Teachers Hammered With Pay Cut Near Silicon Valley, California

Superintendent Rowley
A school district near Silicon Valley cuts teacher salaries 4.9% in an effort to reduce costs. "We desperately don't want to do this, but we must," said Dr. Stephen R. Rowley PhD, superintendent of the 9,300-student Fremont Union High School District. The district consists of five high schools.

Because of the salary cut, a top-paid teacher with a Master's Degree and 30 years of classroom service that was earning $82,000 will now make $4000 less this year. Beginning teachers will earn $41,200 if they have passed their fifth year of college classes.
Teachers are hoping that the taxpayers in their district will vote for a ballot measure that would charge property owners an additional $98 per year in order to avoid closing classrooms and laying-off teachers.
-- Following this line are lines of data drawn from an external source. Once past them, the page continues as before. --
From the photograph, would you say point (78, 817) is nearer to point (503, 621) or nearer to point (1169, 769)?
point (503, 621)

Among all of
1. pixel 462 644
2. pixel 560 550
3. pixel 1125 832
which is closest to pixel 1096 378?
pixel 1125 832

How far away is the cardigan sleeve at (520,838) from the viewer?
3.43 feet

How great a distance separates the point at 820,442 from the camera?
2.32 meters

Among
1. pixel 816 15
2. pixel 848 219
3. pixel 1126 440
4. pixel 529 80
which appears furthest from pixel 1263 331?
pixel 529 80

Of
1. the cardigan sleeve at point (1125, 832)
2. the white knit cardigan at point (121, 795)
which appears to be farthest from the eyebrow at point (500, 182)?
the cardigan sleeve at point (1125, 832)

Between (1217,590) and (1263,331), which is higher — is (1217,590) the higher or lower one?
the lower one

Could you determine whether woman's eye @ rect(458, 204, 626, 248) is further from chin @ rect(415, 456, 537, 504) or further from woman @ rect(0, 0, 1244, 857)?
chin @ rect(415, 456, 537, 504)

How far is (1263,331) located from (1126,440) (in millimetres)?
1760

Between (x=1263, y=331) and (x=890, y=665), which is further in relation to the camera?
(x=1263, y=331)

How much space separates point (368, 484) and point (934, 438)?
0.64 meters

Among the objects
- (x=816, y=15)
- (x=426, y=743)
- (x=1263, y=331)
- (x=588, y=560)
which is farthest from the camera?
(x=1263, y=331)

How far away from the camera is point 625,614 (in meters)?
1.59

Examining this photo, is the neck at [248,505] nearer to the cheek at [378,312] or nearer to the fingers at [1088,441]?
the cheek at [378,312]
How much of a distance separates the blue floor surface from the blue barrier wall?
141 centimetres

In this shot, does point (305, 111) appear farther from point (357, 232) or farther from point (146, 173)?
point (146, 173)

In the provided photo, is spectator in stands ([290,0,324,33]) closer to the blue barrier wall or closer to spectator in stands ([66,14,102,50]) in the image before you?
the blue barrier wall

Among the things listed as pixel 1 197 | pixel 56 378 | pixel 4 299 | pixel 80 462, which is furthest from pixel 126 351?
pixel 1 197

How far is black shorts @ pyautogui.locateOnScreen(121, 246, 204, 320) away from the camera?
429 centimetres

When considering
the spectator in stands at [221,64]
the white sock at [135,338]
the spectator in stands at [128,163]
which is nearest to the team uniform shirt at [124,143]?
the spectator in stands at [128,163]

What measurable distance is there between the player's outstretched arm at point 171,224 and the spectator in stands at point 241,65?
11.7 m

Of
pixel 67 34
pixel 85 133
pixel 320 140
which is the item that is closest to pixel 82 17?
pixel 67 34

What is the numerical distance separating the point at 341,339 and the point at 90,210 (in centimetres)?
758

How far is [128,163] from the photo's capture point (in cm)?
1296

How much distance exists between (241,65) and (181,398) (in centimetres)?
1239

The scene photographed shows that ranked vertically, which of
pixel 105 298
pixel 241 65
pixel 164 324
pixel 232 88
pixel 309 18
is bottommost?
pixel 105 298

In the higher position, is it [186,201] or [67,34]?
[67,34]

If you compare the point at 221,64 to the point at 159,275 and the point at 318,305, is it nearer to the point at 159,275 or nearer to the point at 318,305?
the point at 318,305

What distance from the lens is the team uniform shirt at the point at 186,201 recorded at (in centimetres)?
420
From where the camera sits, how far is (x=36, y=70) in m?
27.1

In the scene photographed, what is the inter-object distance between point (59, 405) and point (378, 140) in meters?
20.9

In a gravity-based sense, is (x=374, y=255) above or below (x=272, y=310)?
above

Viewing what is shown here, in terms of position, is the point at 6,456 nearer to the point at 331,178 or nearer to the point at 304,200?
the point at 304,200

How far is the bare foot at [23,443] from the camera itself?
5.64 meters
In a state that is notorious for having an extremely high amount of administrative overhead, your EdWonk is curious to know how many administrators have been threatened with layoffs.

This district, consisting of only five schools, has a bewildering array of supervisors. The complete (and somewhat Byzantine) list may be viewed here. There are at least four individuals with the name of superintendent attached to their job titles. Each one of them will earn an excess of $100,000 annually.

In addition to all this district-level administrative overhead, each school has its own bureaucratic apparatus.

With the downsizing of many California classroom teachers in the last few years, your EdWonk is insatiably curious to know how many educational bureaucrats have been downsized.